PALERMO

Palermo

8 June to 14 June

When I was in Sicily, during my college years, I don’t recall if I’d made it to Palermo. I’d thrown out the journal I’d kept then-too many growing pains to relive while I was still living them. But the Palermo I saw now wouldn’t be familiar anyway.

La Kalsa, a once notorious neighborhood, is being gentrified

La Kalsa, a neighborhood so impoverished that Mother Theresa set up a mission there, now has swanky restaurants and wine bars. Other neighborhoods have followed suit. Poverty has not been eradicated, but like the mafia, hard-fought battles to dissolve it have been won.

The cathedral is a “must see” for its exterior. But I enjoyed seeing the families inside. The young man in the middle, extremely polite and intelligent, expressed great interest in my phone. He knew far more about it than I do.
A narrow street and the ever present laundry in the historic center of Palermo

The assassinations of magistrates Giovanni Falcone and Paolo Borsellino in 1992, among countless others, by the mafia, who were the focus of their efforts, stirred the people of Palermo, supported by its mayor, into protests and fighting back. It marked the beginning of the end of the mafia’s seemingly invincible power. Memorials of the mafia’s victims are seen throughout Palermo and Sicily. The mafia remains a potent interest amongst tourists. But the residents, except those selling “The Godfather” tee-shirts, seemingly prefer to honor the fallen while leaving their painful past behind.

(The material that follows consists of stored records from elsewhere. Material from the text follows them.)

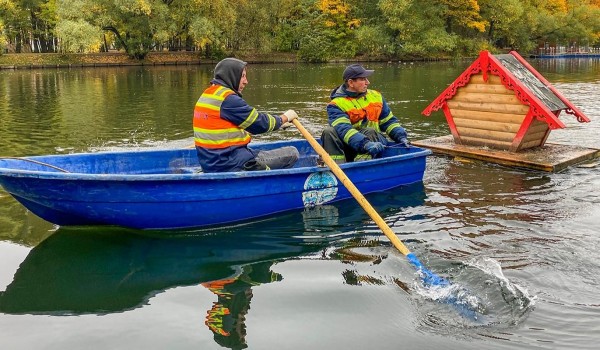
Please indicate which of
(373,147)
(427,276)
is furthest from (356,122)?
(427,276)

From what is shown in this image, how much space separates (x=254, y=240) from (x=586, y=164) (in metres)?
6.18

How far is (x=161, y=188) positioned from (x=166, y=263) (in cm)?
84

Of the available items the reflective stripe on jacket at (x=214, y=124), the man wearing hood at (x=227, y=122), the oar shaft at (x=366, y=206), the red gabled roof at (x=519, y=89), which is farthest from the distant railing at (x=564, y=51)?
the reflective stripe on jacket at (x=214, y=124)

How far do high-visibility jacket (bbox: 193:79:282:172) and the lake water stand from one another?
2.69 feet

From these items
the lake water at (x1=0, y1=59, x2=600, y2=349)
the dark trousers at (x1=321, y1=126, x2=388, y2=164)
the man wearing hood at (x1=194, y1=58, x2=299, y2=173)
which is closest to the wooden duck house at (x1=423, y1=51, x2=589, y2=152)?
the lake water at (x1=0, y1=59, x2=600, y2=349)

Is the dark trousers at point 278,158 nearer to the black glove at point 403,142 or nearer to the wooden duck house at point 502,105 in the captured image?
the black glove at point 403,142

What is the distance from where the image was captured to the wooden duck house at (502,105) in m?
9.62

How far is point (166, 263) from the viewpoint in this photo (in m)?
Result: 6.06

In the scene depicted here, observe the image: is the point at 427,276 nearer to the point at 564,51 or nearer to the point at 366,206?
the point at 366,206

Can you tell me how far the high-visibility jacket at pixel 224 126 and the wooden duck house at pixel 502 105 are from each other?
459 cm

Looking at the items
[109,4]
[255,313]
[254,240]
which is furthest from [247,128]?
[109,4]

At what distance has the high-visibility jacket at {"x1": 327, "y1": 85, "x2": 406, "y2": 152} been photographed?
822 cm

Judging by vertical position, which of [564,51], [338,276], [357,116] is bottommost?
[338,276]

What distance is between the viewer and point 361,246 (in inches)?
254
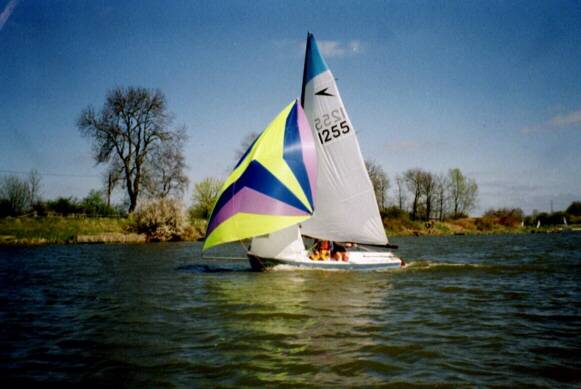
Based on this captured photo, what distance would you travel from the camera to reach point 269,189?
15.3 metres

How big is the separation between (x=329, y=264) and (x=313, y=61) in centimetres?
837

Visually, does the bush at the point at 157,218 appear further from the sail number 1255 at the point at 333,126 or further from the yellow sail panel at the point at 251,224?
the sail number 1255 at the point at 333,126

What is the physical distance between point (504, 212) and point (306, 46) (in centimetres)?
7243

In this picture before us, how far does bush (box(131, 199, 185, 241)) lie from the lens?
1518 inches

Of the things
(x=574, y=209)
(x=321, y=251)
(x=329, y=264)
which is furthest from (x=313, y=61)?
(x=574, y=209)

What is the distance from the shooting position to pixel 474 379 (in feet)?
17.7

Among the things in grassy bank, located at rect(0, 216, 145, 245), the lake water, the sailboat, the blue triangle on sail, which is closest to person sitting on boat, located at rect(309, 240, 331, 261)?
the sailboat

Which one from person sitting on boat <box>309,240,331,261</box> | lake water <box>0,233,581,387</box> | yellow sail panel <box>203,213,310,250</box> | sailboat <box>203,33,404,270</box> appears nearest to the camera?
lake water <box>0,233,581,387</box>

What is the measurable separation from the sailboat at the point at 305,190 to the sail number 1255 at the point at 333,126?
0.04 metres

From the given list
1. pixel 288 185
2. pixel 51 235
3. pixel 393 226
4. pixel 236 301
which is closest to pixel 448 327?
pixel 236 301

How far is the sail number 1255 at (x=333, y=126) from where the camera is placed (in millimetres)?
17078

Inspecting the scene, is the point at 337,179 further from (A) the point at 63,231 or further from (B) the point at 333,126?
(A) the point at 63,231

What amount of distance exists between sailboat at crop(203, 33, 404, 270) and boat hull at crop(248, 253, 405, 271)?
38 mm

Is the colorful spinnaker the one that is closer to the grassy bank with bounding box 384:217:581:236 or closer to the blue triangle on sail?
the blue triangle on sail
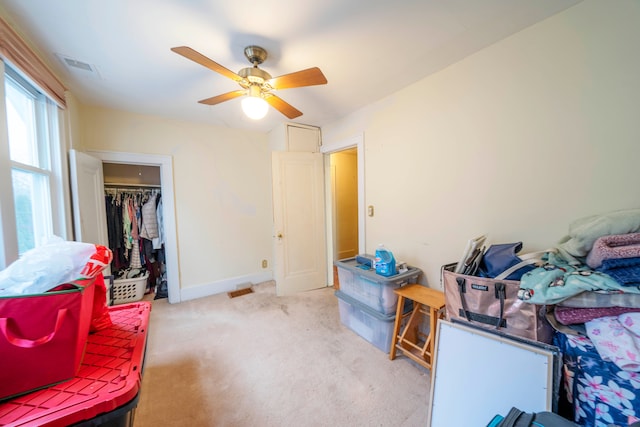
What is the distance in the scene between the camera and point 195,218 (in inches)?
124

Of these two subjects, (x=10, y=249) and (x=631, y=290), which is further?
(x=10, y=249)

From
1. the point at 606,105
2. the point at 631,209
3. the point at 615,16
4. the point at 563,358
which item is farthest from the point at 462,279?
the point at 615,16

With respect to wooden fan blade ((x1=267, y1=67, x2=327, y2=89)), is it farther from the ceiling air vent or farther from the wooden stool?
the wooden stool

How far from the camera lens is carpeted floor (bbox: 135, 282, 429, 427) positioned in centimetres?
142

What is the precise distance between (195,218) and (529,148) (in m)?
3.57

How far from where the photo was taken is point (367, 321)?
214 cm

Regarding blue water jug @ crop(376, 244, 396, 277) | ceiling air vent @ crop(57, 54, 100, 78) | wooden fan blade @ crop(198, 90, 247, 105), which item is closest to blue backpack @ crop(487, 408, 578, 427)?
blue water jug @ crop(376, 244, 396, 277)

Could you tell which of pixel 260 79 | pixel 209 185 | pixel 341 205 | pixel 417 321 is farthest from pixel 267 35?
pixel 341 205

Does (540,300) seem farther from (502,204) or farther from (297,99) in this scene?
(297,99)

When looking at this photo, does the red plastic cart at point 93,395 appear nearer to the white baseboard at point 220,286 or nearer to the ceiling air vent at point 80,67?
the ceiling air vent at point 80,67

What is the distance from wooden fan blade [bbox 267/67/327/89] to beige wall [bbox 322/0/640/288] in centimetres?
105

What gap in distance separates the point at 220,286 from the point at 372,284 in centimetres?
237

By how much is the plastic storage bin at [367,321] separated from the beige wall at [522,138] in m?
0.58

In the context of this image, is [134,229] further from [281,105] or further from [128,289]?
[281,105]
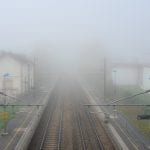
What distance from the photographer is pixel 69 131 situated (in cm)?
1895

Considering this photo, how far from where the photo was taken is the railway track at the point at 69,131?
625 inches

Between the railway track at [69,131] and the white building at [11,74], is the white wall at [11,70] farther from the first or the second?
the railway track at [69,131]

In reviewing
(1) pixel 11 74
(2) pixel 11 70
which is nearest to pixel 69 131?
(1) pixel 11 74

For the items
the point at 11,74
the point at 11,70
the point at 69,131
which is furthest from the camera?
the point at 11,70

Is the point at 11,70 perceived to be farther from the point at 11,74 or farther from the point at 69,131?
the point at 69,131

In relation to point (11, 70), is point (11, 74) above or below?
below

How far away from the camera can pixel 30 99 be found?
3036 cm

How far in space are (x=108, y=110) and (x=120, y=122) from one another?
427 cm

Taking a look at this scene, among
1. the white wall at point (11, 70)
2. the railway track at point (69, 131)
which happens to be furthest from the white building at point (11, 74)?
the railway track at point (69, 131)

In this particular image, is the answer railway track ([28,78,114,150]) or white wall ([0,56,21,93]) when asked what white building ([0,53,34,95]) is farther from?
railway track ([28,78,114,150])

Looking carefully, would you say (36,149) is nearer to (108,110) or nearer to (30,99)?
(108,110)

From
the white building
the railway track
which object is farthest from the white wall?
the railway track

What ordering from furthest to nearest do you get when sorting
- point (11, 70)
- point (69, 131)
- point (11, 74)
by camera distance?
point (11, 70), point (11, 74), point (69, 131)

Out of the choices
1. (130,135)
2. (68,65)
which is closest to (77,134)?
(130,135)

Maker/seller of the classic coppola cap.
A palace converted into condos: one of which was the apartment I rented.

The difficulties residents face, like unemployment, are not readily apparent. Markets are bustling, cafes are busy, groups of men and women-rarely together-chat contentedly in public.

Mercato della Vucciria
Mercato della Vuccaria
Mercato di Ballaró: Vendors attract shoppers by singing- very loudly.  A few should consider a career in the opera.

And the arts are thriving. This year Palermo is hosting the European biennial of contemporary art and was chosen as the Italian Capital of Culture 2018.

Puppet show
Children enjoying a puppet show.
Site-specific performance telling the moving tales of 15th century women living in the Santa Caterina convent-often not of their own accord. The convent was only opened recently for the first time to the public. Cloistered nuns lived there up until a few years ago.
The magnificent Teatro Massimo.
I was fortunate to see at the theatre an opera and silent film accompanied by live orchestra.
Public art by the sea
Streetfood is the pride of the city. A stall by the sea.
Friggitoria “Chiluzzo” is known for its chickpea fritters with eggplant on bread. It’s not light, but it is very tasty.

Palermo’s renaissance does justice to its beauty, promise, and people.

Rooftops of Palermo
The Fontana Pretoria was built in Florence and shipped to Palermo some years later in the 16th century. Mores changed and the nude statues became scandalous.